PETA's 'Go Vegan, Get Lucky' Ad Rejected by Top Irish City
For Immediate Release:
March 1, 2018
Audrey Shircliff 202-483-7382
Butte, Mont. – Ahead of St. Patrick’s Day, PETA tried to place an ad featuring a shirtless man with a four-leaf clover in his mouth alongside the words “Kiss Me, I’m Vegan. Go Vegan and Get Really Lucky This St. Patrick’s Day” near the St.

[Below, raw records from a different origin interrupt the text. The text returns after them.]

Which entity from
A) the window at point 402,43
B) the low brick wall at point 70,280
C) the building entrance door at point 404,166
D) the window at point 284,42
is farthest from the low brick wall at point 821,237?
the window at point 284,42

Patrick’s Day Parade route in Butte—the U.S. city with the highest number of residents of Irish descent per capita—but the ad was deemed too “sexually suggestive.” PETA also tried to place it at bus shelters around the city, but the transit companies never responded to the inquiries.
“With their healthy hearts, sizzling physiques, and increased stamina, vegans easily score that pot of gold at the end of the bedroom rainbow,” says PETA President Ingrid Newkirk. “PETA’s St. Patrick’s Day signs may be sexy, but they send a wholesome message that nothing is more attractive than compassion.”
PETA—whose motto reads, in part, that “animals are not ours to eat”—notes that in today’s meat, egg, and dairy industries, chickens’ throats are cut while they’re still conscious, piglets are castrated without painkillers, and mother cows are separated from their beloved babies shortly after birth. In addition to sparing more than 100 animals a year daily suffering and a terrifying death, every person who goes vegan reduces his or her risk of suffering from heart disease, obesity, cancer, and diabetes—and impotence.
The ad follows PETA’s recent online-dating experiments in the U.S., the U.K., and Australia, which all proved that women using Tinder are significantly more likely to swipe right for vegan prospects than for meat-eating ones.
Savannah, Georgia—which hosts the fourth-largest St. Paddy’s Day parade in the country—also rejected PETA’s ad for being too suggestive. Instead, PETA will run the ad on the parade route in Manchester, New Hampshire—another city with a high percentage of residents with Irish heritage—starting on March 5.